EverythingAtOnce Posted December 30, 2015 Posted December 30, 2015 I'm sure a lot of you have been through honeymoon phases when the relationship is new but then experience a change in the relationship that you're not really sure what it is, but some may think its loss of feelings. I've been dating this girl for a year. Everything in the beginning was amazing, we didn't fight for 7 months. After 7 months we had our first fight, cause she was lying about some substance abuse issues. We decided to work past it. Obviously for me it was hard to regain trust and it wasn't easy. Through that time, she was trying to stay sober, so her mood wasn't always that great but it seemed that she was becoming more depressed, tense, and taking out her issues on me. We started to bicker more than usual over small things that weren't worth the stress. Also our sex life has dropped a bit, we don't have sex every time we see each other anymore. Sometimes it happens once a week and sometimes it doesn't depending on her mood. I also noticed that when we kiss its different, sometimes she just gives me a peck and sometimes its more intimate. She still tells me she loves me and adores me and finds me attractive, just that she hasn't really been in the mood. I'm trying to trust her word on this. She said she has been missing her family who lives out of the state, and that when she is alone in her room she feels blank and empty. But when we are together she feels whole. She told me that if she didn't want to be here with me she'd be gone. But then why the sudden changes in affection? She still talks about getting our own place, and talks about when one day I marry her. But the affection is completely different… Also, she is usually the one messaging me, rather than me messaging her. note: we don't live together, we only see each other on weekends because of school and work. Am I over thinking? or what do you think is going on? If anyone can give me some input on similar experiences or anything please, my mind is in over drive..
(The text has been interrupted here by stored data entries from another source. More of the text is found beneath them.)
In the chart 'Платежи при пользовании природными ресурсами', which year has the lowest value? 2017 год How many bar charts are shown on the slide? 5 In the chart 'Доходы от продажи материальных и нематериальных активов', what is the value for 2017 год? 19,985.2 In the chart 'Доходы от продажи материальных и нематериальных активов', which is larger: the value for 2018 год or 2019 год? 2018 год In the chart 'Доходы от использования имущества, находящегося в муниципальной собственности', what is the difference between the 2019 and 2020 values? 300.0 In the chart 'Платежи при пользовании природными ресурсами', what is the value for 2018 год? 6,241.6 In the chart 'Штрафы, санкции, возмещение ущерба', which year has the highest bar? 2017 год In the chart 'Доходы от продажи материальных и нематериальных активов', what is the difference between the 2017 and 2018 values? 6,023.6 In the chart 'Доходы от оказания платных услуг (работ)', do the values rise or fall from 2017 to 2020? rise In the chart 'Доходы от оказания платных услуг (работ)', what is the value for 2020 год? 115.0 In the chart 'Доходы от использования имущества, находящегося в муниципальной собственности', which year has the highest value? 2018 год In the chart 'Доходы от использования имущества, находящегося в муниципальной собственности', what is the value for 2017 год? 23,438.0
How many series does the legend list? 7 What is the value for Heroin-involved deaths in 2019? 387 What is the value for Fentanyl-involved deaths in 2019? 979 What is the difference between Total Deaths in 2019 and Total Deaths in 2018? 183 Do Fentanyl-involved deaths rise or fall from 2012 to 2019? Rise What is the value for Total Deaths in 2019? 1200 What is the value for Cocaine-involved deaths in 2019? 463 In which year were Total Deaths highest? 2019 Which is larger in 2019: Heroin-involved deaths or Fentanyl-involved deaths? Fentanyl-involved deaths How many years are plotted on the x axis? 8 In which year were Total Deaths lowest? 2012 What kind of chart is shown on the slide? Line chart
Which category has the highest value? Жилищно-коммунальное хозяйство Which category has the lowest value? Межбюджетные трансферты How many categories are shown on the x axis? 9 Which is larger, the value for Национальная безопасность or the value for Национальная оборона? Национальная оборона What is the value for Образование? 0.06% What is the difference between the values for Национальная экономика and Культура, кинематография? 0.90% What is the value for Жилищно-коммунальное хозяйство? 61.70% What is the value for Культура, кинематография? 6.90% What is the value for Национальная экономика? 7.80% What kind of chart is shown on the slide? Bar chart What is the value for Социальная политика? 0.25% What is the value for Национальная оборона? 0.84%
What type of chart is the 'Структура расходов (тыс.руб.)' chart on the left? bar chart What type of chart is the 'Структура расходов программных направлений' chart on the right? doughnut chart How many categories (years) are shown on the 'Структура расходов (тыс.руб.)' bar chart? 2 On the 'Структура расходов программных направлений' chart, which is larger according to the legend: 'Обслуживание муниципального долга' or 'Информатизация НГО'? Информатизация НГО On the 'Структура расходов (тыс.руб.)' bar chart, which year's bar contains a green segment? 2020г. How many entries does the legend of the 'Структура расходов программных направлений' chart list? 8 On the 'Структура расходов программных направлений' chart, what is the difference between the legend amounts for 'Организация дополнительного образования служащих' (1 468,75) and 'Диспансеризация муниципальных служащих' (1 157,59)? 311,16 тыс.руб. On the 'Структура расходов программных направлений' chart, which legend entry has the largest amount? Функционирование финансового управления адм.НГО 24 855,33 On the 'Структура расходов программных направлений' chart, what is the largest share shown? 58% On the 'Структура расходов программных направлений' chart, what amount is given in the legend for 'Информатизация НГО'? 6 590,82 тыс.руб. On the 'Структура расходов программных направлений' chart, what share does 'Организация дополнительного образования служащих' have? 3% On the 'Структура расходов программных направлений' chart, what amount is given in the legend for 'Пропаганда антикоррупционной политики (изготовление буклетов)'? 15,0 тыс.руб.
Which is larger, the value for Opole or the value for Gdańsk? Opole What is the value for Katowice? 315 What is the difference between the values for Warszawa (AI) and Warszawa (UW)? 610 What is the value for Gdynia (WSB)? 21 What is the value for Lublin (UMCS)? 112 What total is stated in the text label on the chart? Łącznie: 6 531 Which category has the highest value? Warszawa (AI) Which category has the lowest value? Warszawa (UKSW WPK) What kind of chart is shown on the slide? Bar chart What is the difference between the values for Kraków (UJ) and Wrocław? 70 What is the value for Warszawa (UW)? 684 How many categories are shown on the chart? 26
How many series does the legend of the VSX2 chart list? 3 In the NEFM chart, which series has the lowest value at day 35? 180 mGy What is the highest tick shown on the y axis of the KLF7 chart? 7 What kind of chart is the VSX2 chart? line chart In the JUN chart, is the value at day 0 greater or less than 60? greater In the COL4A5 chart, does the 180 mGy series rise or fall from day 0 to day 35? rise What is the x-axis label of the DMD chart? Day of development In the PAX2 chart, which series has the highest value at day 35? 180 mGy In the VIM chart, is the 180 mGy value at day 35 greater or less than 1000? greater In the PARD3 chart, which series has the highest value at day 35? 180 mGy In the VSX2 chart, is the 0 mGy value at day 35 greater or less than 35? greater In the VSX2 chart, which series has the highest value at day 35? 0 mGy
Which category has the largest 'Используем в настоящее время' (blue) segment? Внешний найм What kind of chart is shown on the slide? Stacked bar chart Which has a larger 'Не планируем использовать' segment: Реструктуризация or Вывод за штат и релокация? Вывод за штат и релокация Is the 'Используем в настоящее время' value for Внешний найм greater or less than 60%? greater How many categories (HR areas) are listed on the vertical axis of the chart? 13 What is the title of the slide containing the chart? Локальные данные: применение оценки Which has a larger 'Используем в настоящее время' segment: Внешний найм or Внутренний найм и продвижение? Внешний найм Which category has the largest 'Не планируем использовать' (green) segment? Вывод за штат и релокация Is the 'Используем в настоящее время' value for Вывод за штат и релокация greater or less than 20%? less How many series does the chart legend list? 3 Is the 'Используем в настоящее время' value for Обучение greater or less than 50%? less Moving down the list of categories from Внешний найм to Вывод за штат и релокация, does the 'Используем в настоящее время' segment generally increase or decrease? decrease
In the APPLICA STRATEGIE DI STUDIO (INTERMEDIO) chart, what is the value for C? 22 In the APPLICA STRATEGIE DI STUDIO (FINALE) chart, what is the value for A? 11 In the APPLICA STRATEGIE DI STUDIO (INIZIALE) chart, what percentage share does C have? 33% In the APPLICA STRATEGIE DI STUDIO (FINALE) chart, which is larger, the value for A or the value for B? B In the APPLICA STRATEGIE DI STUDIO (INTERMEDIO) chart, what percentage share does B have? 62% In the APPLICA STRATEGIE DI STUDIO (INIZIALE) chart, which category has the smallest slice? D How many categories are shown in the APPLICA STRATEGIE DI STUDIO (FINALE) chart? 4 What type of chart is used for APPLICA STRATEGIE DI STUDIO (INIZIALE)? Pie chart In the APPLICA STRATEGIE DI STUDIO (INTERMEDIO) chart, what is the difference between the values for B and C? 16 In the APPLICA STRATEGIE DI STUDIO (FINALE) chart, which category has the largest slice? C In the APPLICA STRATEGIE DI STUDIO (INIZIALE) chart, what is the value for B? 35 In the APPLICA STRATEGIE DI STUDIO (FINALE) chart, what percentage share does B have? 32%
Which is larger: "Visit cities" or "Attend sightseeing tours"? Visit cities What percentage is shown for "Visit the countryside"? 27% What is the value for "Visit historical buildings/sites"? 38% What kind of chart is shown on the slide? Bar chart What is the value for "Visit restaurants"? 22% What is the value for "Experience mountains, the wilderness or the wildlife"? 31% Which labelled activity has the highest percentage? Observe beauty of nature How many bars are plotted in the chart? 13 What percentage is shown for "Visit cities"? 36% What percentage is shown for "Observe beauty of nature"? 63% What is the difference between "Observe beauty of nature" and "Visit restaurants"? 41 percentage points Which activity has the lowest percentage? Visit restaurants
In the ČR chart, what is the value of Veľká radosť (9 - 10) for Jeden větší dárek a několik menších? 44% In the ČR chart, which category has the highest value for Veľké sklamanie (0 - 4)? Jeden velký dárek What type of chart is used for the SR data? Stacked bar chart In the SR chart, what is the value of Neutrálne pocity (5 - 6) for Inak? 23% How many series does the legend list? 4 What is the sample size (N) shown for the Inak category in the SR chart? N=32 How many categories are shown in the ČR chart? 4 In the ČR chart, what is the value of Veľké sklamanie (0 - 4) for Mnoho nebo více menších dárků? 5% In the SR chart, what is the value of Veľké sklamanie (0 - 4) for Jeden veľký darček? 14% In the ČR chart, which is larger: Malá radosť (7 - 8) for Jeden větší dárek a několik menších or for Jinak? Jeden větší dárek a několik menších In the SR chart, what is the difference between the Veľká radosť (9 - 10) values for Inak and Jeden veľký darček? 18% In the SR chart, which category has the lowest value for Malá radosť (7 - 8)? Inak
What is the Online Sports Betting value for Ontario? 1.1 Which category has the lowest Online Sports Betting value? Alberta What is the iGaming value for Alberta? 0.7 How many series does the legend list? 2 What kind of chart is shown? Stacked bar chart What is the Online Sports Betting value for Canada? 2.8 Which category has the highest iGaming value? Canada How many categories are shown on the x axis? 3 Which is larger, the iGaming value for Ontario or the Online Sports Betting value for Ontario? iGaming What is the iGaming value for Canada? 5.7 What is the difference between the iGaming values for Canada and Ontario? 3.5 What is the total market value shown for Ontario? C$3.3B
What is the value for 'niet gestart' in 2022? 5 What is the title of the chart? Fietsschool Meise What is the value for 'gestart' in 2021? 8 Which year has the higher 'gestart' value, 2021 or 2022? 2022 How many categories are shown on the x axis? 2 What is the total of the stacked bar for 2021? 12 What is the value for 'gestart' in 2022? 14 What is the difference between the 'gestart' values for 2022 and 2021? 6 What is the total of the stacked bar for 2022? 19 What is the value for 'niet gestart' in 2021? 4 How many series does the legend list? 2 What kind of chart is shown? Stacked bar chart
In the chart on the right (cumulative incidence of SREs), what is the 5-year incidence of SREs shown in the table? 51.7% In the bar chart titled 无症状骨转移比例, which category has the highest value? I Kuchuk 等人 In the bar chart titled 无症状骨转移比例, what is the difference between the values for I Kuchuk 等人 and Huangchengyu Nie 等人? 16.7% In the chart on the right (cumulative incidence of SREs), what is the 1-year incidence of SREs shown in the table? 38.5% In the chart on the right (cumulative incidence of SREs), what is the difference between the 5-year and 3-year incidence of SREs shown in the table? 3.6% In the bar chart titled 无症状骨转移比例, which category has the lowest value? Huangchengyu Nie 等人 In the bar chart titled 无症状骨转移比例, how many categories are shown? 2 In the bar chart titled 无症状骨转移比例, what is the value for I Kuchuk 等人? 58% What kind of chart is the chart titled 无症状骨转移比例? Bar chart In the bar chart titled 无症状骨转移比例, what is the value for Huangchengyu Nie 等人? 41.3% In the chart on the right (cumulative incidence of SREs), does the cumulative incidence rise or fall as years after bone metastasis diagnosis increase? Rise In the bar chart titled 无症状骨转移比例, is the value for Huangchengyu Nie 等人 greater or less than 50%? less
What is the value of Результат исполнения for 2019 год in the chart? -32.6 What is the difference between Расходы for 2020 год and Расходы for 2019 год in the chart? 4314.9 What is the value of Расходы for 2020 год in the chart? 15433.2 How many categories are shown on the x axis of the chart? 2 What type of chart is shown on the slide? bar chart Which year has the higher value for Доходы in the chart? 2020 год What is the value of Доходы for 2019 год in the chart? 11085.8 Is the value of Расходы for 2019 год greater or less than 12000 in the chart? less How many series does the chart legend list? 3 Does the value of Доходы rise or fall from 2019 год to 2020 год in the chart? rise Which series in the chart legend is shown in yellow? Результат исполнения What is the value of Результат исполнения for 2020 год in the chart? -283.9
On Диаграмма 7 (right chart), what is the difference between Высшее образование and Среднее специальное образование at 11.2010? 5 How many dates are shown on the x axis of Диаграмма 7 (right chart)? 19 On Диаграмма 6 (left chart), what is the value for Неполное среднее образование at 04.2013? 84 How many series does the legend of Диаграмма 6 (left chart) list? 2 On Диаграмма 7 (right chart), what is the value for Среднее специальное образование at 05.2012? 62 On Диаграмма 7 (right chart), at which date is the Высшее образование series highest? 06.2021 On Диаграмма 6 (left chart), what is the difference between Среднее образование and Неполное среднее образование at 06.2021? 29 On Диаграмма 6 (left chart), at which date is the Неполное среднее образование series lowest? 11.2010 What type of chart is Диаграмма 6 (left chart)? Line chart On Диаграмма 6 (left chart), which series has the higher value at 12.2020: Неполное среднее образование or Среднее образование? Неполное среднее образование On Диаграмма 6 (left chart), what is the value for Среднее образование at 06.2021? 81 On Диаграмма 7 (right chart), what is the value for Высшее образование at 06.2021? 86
ExpatInItaly Posted December 30, 2015 Posted December 30, 2015 Can you elaborate on what these substance abuse issues are? I feel that is very important to the dynamic of the relationship, and her behaviour and moods day-to-day. She sounds like she's not all that happy in general. I doubt it's related to you personally; people who are genuinely sad or depressed tend to isolate and withdraw as a coping mechanism. But it seems that if she's using substances, there's a lot more going on with her emotionally than she's telling you about.
losangelena Posted December 30, 2015 Posted December 30, 2015 I think the change in her personality and behavior can be directly attributed to her substance abuse issues and "trying to stay sober." If you use substances to cope, and suddenly you're not using said substance, and you don't have healthy ways of dealing with life stress, guess what? You're going to be moodier and more depressed and take it out on people. 1
Author EverythingAtOnce Posted December 30, 2015 Author Posted December 30, 2015 Can you elaborate on what these substance abuse issues are? I feel that is very important to the dynamic of the relationship, and her behaviour and moods day-to-day. She sounds like she's not all that happy in general. I doubt it's related to you personally; people who are genuinely sad or depressed tend to isolate and withdraw as a coping mechanism. But it seems that if she's using substances, there's a lot more going on with her emotionally than she's telling you about. She has been a hard drug user (cocaine) for many years prior to me. I knew of this when I entered the relationship, and at that time she was clean. She started using again without my knowledge and that's what she lied about for a while until I found out. So then I had trust issues and wanted her to be clean. She agreed to get help and still is, but is becoming progressively more restless with it.
losangelena Posted December 30, 2015 Posted December 30, 2015 She has been a hard drug user (cocaine) for many years prior to me. I knew of this when I entered the relationship, and at that time she was clean. She started using again without my knowledge and that's what she lied about for a while until I found out. So then I had trust issues and wanted her to be clean. She agreed to get help and still is, but is becoming progressively more restless with it. This is par for the course, you realize that, right? I applaud her willingness to get clean. I hope she's doing it for herself though, because if she's doing it strictly for your benefit, it probably won't last. Cocaine is so often looked at as a fun party drug, but it can be tough to stop using. Good luck.